Paha biçilemez tabii... Ama kimilerimiz bedenen hapis yatarken birçoğumuzun da aklı ve hayalleri ülkenin tuhaf gündemine esir düşüyor. Üç gün önce Fenerbahçe'ye yenilen Galatasaray "çöp" iken... Üç gün sonra Marsilya'ya dört gol atınca "Avrupa şampiyonu" ilan edilebiliyor. Ve bankadaki dolar hesabı en çok artan iller "milliyetçi - muhafazakâr" Aksaray, Kırşehir ve Osmaniye (!) olurken hayat pahalılığını tencere - tavalarla protesto etmek Kadıköy ve Çankaya "elit"lerine düşüyor! Hemen ardından "Aman iktidara koz vermeyelim. Sokağa çıkmak AKP'ye yarar" deniyor, 12 liralık kura da çabucak alışılıyor!

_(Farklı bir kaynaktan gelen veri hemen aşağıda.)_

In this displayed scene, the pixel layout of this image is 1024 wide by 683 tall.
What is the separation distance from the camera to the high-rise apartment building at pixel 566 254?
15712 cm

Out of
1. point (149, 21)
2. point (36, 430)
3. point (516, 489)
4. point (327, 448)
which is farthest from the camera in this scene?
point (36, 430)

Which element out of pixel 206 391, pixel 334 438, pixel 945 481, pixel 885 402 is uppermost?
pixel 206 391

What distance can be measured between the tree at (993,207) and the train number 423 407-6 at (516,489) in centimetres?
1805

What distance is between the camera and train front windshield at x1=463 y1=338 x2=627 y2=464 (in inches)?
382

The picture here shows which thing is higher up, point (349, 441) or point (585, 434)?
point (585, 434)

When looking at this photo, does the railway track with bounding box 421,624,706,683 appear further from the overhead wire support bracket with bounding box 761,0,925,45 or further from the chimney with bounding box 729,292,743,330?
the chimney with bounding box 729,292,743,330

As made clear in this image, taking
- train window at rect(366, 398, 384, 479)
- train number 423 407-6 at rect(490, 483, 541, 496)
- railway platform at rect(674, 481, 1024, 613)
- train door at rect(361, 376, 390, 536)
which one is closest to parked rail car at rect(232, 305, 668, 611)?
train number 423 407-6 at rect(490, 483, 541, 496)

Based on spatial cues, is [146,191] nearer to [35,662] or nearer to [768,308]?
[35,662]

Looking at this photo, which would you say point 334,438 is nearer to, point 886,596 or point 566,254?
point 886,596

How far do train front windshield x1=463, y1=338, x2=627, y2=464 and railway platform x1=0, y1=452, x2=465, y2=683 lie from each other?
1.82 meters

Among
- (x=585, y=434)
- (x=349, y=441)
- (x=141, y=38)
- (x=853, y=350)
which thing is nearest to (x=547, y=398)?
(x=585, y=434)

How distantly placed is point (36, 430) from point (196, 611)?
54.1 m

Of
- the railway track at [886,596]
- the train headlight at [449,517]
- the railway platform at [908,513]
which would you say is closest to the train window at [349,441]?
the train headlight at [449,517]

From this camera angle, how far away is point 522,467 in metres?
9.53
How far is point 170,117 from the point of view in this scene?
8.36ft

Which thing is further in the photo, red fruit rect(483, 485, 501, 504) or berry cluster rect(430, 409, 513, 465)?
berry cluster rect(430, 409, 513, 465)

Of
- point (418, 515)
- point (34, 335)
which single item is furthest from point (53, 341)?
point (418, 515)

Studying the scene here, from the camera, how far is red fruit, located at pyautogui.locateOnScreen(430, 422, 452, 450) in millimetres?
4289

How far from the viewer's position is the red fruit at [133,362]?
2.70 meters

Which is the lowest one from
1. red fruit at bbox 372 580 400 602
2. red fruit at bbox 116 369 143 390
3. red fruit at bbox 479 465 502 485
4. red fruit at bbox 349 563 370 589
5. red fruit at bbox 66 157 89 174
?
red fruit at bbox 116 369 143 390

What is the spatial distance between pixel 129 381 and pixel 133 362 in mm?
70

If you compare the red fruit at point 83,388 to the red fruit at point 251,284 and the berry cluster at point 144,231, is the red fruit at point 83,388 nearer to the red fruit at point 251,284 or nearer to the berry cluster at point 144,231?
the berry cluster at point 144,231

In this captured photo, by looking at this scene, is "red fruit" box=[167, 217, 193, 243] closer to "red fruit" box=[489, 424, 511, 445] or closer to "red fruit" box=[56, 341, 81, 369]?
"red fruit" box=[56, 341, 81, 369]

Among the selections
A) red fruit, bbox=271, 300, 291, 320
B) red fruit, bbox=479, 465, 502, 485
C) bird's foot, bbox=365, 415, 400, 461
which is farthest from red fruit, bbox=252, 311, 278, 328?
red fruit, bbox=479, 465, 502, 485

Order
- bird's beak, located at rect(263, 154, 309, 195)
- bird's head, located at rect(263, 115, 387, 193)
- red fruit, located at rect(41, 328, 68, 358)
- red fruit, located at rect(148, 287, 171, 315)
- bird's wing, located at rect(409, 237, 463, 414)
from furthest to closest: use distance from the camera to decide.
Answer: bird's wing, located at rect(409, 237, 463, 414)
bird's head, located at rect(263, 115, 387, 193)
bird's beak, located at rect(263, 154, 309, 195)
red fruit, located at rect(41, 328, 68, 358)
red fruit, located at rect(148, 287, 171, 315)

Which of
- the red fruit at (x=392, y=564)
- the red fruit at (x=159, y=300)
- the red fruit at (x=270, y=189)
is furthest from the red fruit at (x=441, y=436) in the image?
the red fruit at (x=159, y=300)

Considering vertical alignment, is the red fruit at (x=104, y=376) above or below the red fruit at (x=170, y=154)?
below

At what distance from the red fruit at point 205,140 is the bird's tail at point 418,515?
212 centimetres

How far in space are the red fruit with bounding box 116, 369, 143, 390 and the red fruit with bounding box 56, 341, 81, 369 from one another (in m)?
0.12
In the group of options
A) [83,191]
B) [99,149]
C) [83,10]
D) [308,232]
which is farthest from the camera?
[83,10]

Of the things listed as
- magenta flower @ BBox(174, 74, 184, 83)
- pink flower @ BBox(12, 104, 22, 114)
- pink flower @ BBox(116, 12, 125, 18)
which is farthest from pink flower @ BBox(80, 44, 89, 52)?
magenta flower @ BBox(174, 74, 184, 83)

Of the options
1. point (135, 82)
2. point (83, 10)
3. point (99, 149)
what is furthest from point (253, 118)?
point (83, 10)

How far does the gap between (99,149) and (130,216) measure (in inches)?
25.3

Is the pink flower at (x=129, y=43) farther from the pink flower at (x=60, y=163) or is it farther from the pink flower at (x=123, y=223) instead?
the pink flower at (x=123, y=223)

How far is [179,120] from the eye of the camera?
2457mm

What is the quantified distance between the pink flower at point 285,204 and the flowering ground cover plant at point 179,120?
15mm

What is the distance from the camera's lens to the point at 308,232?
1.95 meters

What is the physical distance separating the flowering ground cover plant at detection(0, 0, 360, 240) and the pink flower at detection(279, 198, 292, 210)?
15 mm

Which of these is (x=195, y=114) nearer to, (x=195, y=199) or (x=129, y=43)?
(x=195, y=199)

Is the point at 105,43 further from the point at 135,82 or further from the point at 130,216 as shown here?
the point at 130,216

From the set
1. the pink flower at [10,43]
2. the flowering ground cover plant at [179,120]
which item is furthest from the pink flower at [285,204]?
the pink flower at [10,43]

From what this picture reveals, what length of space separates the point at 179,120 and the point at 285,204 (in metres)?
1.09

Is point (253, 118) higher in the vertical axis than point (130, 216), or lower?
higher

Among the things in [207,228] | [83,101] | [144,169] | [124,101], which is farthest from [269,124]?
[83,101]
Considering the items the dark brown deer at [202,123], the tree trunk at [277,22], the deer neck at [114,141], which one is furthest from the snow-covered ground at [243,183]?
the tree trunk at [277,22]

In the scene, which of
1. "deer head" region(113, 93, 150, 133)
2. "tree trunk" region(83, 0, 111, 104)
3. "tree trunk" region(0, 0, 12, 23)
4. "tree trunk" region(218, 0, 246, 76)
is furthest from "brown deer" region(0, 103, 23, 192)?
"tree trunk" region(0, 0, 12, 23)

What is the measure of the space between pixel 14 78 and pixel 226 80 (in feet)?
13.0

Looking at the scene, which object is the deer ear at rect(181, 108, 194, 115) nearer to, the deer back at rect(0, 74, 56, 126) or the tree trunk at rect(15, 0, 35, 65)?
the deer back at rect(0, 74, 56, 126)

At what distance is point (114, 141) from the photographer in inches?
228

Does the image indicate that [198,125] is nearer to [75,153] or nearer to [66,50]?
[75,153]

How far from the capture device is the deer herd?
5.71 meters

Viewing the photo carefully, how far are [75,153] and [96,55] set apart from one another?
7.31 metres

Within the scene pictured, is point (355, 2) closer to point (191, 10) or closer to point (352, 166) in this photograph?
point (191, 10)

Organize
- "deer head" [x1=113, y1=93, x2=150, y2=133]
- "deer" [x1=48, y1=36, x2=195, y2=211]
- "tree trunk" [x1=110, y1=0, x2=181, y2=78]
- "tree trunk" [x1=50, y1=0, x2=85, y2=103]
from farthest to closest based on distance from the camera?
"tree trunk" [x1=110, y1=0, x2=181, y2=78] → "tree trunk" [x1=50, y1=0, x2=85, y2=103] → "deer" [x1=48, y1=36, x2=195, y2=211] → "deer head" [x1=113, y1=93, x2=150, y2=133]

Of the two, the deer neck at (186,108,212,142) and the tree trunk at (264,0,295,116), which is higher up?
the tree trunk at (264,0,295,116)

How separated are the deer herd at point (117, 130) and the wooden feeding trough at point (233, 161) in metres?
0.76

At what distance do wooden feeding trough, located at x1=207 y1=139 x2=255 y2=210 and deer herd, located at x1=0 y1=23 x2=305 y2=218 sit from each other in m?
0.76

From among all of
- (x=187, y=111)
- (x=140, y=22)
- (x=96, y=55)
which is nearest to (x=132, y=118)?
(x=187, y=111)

Berlin Özgür Üniversite'den felsefeci Dr. Fabian Bernhardt, son yazısında "Öleceğimiz tarihi bilmek ister miydik?" diye soruyor ve "Muhtemelen hayır. Çünkü o zaman hayatın tadı da sürprizi de kaçardı" cevabını veriyor. Hakikaten, o kadar belirlenmişlik de fazla sanki... Ama şu bizim "dalgalı" ruh hali yok mu... Tıpkı "oynak kur" gibi, asıl o bizi mahvediyor.
İşte Youtube'un yeni yıldızı, ekonomistler... Israrla "Yatırım tavsiyesi değildir!" (ytd) diyor ama her gün kuruşu kuruşuna döviz tahmini veriyorlar! Onlar da ne yapsın? Her şey o kadar belirsiz ki... Artık gazeteciler bitti, halk astrologlardan "dolar kehaneti" talep ediyor! 
O halde dönelim başlıktaki soruya... Dolar yarın ne olur? Maalesef 1 dolar, pazartesi de 1 dolar olmaya devam edecek efendim... Çünkü bizde TÜİK'e bağlı olsa da dünyayı hâlâ matematik döndürüyor.